> [What you will do]:
Substitute "faraway house" for each "distant house" in the stretch from the start of the records through the line containing "2.36 metres", and give those lines back with nothing else changed. Leave the pictures out of your answer.

> [Input]:
##############################

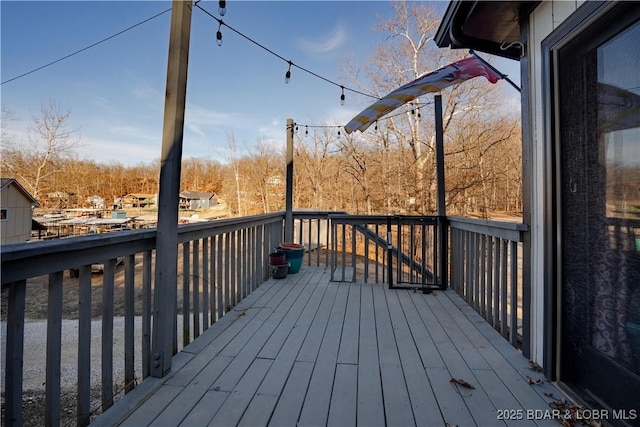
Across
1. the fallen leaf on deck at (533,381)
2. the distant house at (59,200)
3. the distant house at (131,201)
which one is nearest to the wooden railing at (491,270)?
the fallen leaf on deck at (533,381)

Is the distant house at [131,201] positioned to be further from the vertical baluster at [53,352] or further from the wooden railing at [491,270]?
the vertical baluster at [53,352]

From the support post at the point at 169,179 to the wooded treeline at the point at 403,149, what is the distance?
6.71 m

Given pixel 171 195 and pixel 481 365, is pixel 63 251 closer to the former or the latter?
pixel 171 195

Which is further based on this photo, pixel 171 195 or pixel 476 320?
pixel 476 320

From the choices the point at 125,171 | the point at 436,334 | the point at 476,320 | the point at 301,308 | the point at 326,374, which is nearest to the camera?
the point at 326,374

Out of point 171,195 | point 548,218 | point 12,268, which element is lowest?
point 12,268

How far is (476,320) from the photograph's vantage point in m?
2.63

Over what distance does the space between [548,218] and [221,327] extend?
2.36 metres

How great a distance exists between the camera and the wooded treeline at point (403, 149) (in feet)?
32.1

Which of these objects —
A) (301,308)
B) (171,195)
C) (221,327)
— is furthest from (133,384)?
(301,308)

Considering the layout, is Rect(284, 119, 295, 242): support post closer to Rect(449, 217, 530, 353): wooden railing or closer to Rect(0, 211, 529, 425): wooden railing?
Rect(0, 211, 529, 425): wooden railing

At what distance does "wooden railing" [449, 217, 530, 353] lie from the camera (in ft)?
6.85

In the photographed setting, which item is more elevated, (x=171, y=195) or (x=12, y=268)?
(x=171, y=195)

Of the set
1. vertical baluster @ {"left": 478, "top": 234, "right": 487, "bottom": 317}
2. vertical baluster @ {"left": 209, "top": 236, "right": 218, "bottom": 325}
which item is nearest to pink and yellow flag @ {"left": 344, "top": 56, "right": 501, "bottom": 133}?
vertical baluster @ {"left": 478, "top": 234, "right": 487, "bottom": 317}
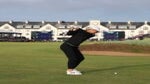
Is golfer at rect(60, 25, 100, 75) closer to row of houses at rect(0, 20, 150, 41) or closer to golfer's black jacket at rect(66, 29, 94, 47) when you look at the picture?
golfer's black jacket at rect(66, 29, 94, 47)

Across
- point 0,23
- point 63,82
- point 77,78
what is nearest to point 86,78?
point 77,78

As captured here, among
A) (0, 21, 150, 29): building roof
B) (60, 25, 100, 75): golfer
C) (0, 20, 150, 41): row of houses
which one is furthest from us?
(0, 21, 150, 29): building roof

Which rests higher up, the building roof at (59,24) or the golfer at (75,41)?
the golfer at (75,41)

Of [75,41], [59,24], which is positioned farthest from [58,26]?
[75,41]

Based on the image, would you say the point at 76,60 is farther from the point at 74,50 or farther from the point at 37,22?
the point at 37,22

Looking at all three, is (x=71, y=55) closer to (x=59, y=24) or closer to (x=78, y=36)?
(x=78, y=36)

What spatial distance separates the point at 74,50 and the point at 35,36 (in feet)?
385

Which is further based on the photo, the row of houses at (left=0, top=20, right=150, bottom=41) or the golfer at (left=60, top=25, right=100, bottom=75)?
the row of houses at (left=0, top=20, right=150, bottom=41)

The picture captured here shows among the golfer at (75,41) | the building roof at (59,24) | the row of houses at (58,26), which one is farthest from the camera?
the building roof at (59,24)

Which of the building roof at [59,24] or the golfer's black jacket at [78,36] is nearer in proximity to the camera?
the golfer's black jacket at [78,36]

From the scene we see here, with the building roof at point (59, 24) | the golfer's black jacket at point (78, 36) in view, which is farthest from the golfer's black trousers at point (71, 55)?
the building roof at point (59, 24)

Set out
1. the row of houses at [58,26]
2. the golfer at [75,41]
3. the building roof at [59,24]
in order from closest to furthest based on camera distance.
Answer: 1. the golfer at [75,41]
2. the row of houses at [58,26]
3. the building roof at [59,24]

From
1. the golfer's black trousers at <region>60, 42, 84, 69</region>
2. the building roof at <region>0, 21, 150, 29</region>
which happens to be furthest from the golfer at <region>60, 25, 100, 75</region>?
the building roof at <region>0, 21, 150, 29</region>

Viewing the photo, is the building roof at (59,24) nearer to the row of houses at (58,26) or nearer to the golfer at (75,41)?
the row of houses at (58,26)
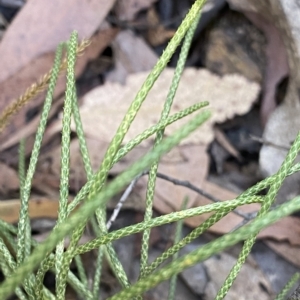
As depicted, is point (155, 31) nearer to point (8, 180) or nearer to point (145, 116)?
point (145, 116)

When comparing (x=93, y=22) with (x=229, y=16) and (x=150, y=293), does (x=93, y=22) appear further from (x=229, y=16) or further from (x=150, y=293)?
(x=150, y=293)

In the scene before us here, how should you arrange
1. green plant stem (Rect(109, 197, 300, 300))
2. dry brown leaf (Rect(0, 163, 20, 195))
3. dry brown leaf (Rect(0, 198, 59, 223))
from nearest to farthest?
green plant stem (Rect(109, 197, 300, 300)), dry brown leaf (Rect(0, 198, 59, 223)), dry brown leaf (Rect(0, 163, 20, 195))

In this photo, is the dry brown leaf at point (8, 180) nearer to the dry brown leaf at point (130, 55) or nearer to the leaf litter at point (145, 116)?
the leaf litter at point (145, 116)

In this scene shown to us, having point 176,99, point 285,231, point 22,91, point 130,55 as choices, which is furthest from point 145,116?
point 285,231

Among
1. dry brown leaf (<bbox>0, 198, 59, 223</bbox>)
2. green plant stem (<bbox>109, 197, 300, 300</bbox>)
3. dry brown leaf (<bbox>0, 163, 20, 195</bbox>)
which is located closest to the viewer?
green plant stem (<bbox>109, 197, 300, 300</bbox>)

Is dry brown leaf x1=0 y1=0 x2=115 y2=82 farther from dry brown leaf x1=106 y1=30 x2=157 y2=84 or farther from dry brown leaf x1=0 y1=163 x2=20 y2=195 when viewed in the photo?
dry brown leaf x1=0 y1=163 x2=20 y2=195

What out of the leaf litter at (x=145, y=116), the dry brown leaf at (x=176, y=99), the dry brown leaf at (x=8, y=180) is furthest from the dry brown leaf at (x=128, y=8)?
the dry brown leaf at (x=8, y=180)

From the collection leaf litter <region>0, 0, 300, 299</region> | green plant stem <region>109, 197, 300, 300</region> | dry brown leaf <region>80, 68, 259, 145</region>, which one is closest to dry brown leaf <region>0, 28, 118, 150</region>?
leaf litter <region>0, 0, 300, 299</region>
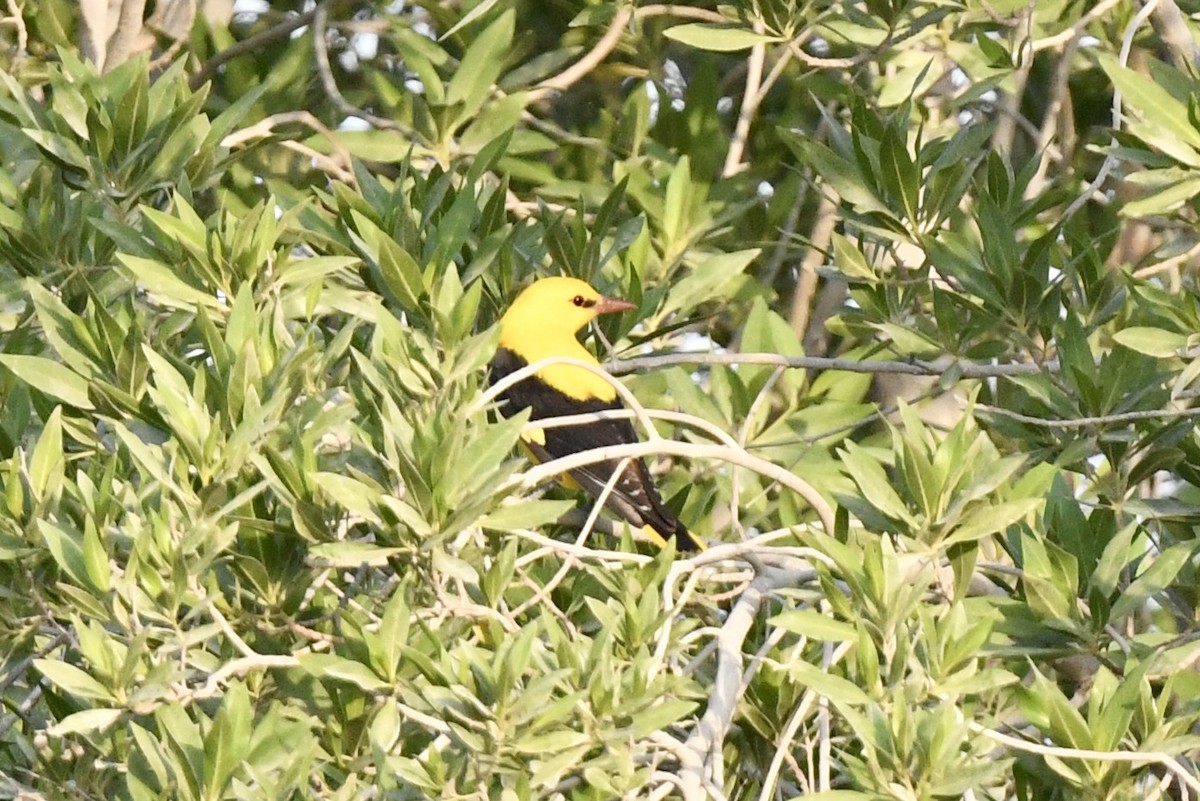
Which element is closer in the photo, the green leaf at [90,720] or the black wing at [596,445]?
the green leaf at [90,720]

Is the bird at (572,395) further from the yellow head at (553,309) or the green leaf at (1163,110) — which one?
the green leaf at (1163,110)

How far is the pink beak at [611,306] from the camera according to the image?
17.2 feet

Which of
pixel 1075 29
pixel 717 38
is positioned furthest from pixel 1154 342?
pixel 717 38

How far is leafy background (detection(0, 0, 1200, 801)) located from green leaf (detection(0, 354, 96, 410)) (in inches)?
0.4

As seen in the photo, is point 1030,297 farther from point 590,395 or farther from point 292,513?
point 590,395

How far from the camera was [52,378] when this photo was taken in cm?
397

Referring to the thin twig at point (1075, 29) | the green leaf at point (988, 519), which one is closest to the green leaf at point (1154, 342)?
the green leaf at point (988, 519)

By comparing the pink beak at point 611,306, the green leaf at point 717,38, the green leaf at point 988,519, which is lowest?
the pink beak at point 611,306

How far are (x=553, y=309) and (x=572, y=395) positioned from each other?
62 cm

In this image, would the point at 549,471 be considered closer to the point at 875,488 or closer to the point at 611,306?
the point at 875,488

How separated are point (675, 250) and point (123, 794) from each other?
2.42 m

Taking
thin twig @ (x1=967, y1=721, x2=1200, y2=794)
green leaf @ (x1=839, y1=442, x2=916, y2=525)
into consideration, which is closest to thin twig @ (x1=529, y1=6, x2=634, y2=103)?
green leaf @ (x1=839, y1=442, x2=916, y2=525)

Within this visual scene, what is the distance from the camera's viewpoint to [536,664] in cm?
337

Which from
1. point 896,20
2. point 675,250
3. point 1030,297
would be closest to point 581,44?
point 675,250
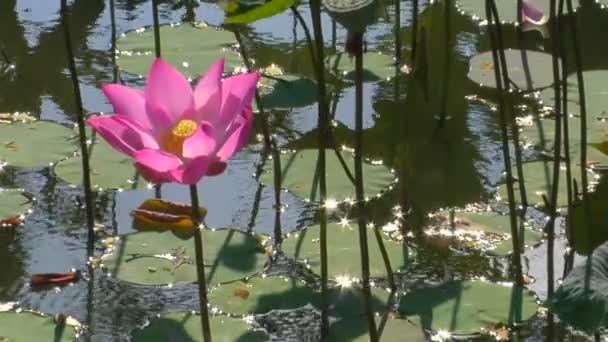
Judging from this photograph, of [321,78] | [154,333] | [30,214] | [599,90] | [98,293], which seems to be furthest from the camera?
[599,90]

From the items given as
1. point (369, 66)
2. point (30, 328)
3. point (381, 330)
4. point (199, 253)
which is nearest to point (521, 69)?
point (369, 66)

##############################

> [Completed task]:
Across
1. the fallen leaf on deck at (533,381)
2. the faraway house at (59,200)
3. the faraway house at (131,201)
which one is nearest to the wooden railing at (491,270)?
the fallen leaf on deck at (533,381)

Is the faraway house at [131,201] positioned to be further from the vertical baluster at [53,352] or further from the wooden railing at [491,270]?
the vertical baluster at [53,352]

From the support post at the point at 169,179 to the wooded treeline at the point at 403,149, what is the distance?
6.71 m

Given pixel 171 195 and pixel 481 365, is pixel 63 251 closer to the former or the latter?
pixel 171 195

Which is further based on this photo, pixel 171 195 or pixel 476 320?
pixel 476 320

From the choices the point at 125,171 | the point at 436,334 | the point at 476,320 | the point at 301,308 | the point at 326,374, which is nearest to the camera?
the point at 326,374

Out of point 171,195 | point 548,218 | point 12,268, which element is lowest?
point 12,268

How far is (476,320) from the photograph's vantage point in m?
2.63

Over what distance does the space between [548,218] and [221,327] extend?
2.36 metres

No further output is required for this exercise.